The European Secularist Network strongly denounces the U.S. Supreme Court’s decision to overturn Roe v. Wade, ending the federal right to abortion. As soon as this outrageous decision was announced, several states took measures to ban abortion completely or to severely restrict it.
This decision is a serious attack on women’s right to control their own bodies and on the principle of non-discrimination against them. This is an unprecedented step backwards, despite the fact that the right to abortion has been recognised in international law and has been adopted in several countries in recent years (Ireland, Argentina, etc.).
In addition to abortion, the Supreme Court is threatening other rights recognised by the US Constitution, including access to contraception and same-sex marriage, and even “anti-sodomy laws” could be re-introduced or re-enforced by individual states.
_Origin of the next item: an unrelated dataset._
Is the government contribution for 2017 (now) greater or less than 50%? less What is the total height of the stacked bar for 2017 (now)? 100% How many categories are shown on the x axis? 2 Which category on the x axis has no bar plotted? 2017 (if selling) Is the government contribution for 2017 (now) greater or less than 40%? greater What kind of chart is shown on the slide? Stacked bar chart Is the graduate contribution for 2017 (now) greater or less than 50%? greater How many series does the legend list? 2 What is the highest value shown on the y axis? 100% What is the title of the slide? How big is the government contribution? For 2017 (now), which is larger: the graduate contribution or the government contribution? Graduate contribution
For many years, the secularist movement has been warning about the serious threats to fundamental rights caused by the rise of religious conservatism and fundamentalism. The US Supreme Court decision is the result of a systematic strategy of infiltration of judicial institutions by militant Christian fundamentalist organisations, aided by authoritarian politicians.
This phenomenon is not limited to the United States. These organisations are well established in Europe. They have already achieved results here, using similar methods. In Poland, access to abortion has been drastically reduced by the Constitutional Court, which is dominated by judges irregularly appointed by the national-conservative government, under pressure from fundamentalist organisations and the Catholic hierarchy.
Fundamentalists impose their backward ideology on society by bypassing democratically elected authorities, because they know that citizens are overwhelmingly opposed to it.
Faced with these threats, it is urgent to mobilise so that the right to abortion is effectively guaranteed in the European Union. This right stems from its founding principles, such as equality between men and women.